Les femmes, elles aussi, aiment les jeux vidéo au point qu'on sent des changements dans une industrie tirant historiquement son énergie de la testostérone, un monde d'hommes produisant des jeux pour les «gars». Ces années-ci les maisons de production ont compris que la clientèle féminine pouvait être intéressante non seulement dans le créneau de la consommation de jeu, mais aussi dans celui de la production.

Les emplois féminins ne se limitent plus au secteur des relations humaines, de la comptabilité ou des communications. Il y a des filles aux différentes étapes : scénarisation, conception, design et production artistique, programmation et test.

Chez Longtail Studios, il y a près de 20 % de femmes chez les employés.

Elles étaient 12 au moment de l'entrevue avec Le Soleil en novembre. Si elles sont si nombreuses, ce n'est pas tant parce que les studios de Québec sont dirigés par une femme, Mme Estelle Jacquemard, mais surtout parce qu'elles peuvent exprimer leur talent dans un univers qui n'est pas macho.
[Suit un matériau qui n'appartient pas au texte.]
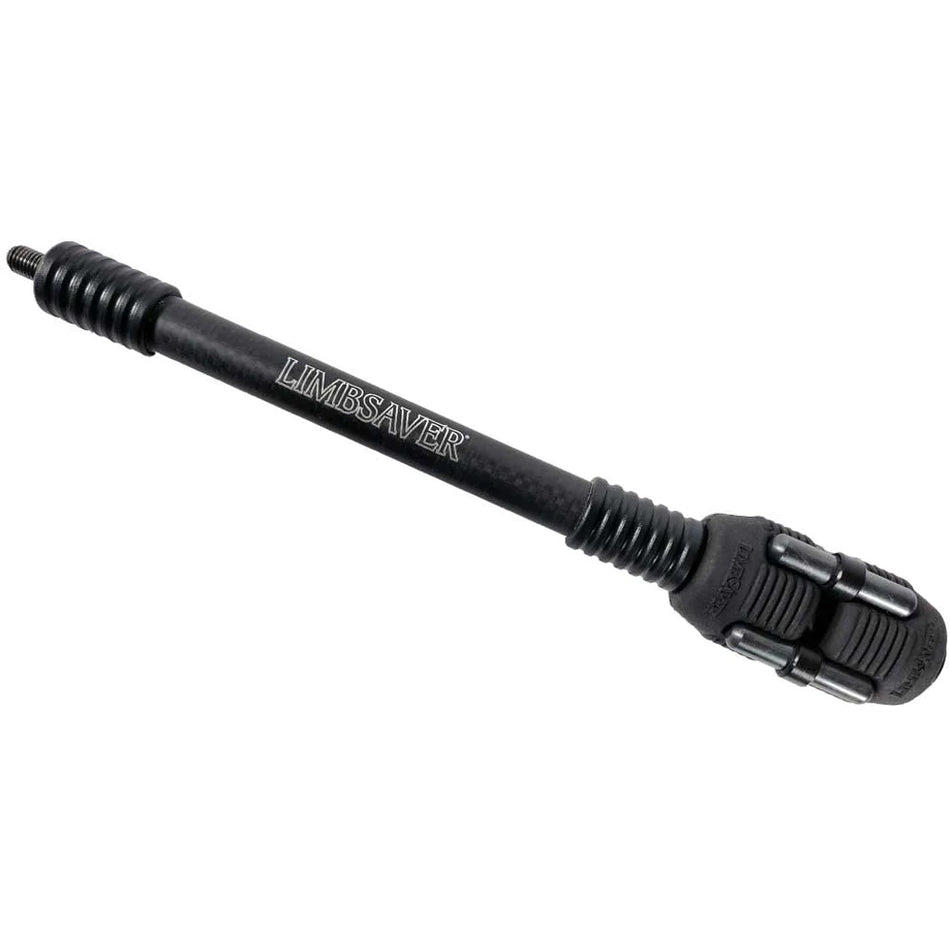 Limbsaver True Track Bow Stabilizer Black 10 in.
«Je n'ai jamais senti d'attitude de macho chez mes collègues ou de remarque désobligeante du genre «elle a eu le poste parce qu'elle était jolie»», affirme l'une d'entre elles. «Ici, ce n'est pas une question de force physique, mais de talent, et les gars savent que les filles peuvent être aussi bonnes et performantes qu'eux dans les mêmes domaines. Dans le volet artistique, tu sais dessiner ou tu ne le sais pas, que tu sois un gars ou une fille», raconte une autre.
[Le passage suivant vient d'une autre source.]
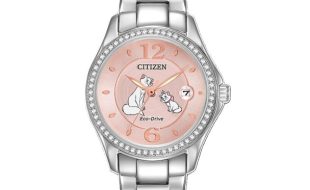 Duchess and Marie Watch by Citizen – The Aristocats – Exclusive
Reste quand même que chaque fois qu'une nouvelle arrive dans l'entreprise, les gars lèvent les yeux de leur écran, pour reluquer, avant de replonger dans la zone de clavardage pour faire leurs commentaires. Mais ça dure un jour ou deux. Même chose pour la gêne du départ. Elle disparaît rapidement et le naturel reprend le dessus. Toutefois, si les gars sont un peu plus grivois parfois, ils ne sont jamais déplacés ou irrespectueux. Au contraire, toutes les filles affirment avoir été très bien accueillies, chacune sachant qu'elle a sa place. Contrairement à ce que l'on pourrait croire, le monde du jeu n'est pas sexiste ni peuplé de machos. Et s'il y avait quelques forts en gueule, elles sauraient faire face à la musique. «Ils sont taquins, mais pas sexistes. Ils sont sociables, amicaux. En plus, ils sont jeunes, d'une génération qui a appris à travailler avec des filles», poursuit une autre.
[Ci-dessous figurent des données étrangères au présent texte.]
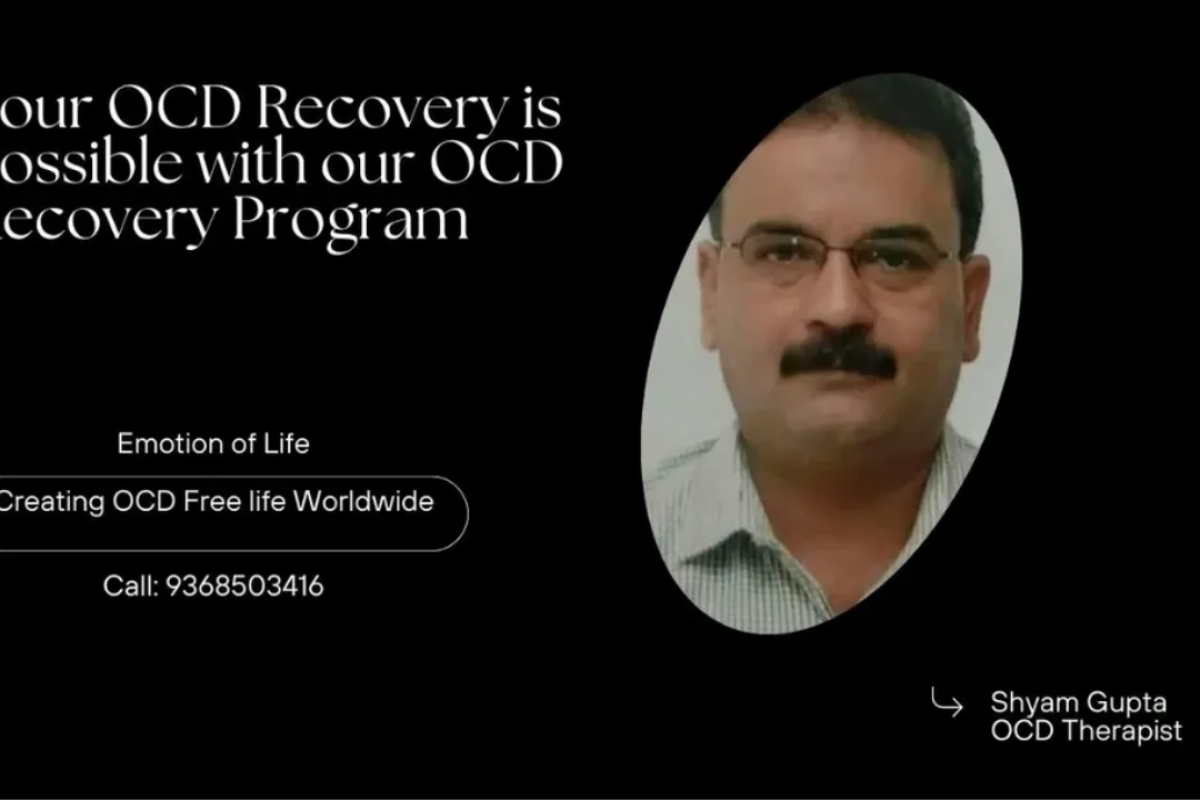 OCD Specialist in India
Quelques-unes décrivent à quel point les expériences de travail dans d'autres milieux étaient à l'opposé de celles vécues dans un studio de jeu. Que ce soit en restauration, dans le monde de la mode, de l'horticulture ou de l'enseignement, voire dans un univers féminin, le travail dans un studio de jeu est plus agréable parce que tout le monde doit travailler en équipe en misant sur les talents et les forces des uns et des autres.

Et une programmeuse parlant des programmeurs raconte qu'au moment d'arriver dans son premier cours de programmation au cégep, on l'avait prévenu que les étudiants dans ce domaine étaient des petits frêles très ados. Elle refusait de le croire en se disant qu'il y en aurait certainement quel-ques-uns plus cute et plus costauds : «Ben non, quand je les ai vus, je me suis dit que j'étais celle qui avait le plus haut taux de testostérone dans le groupe.»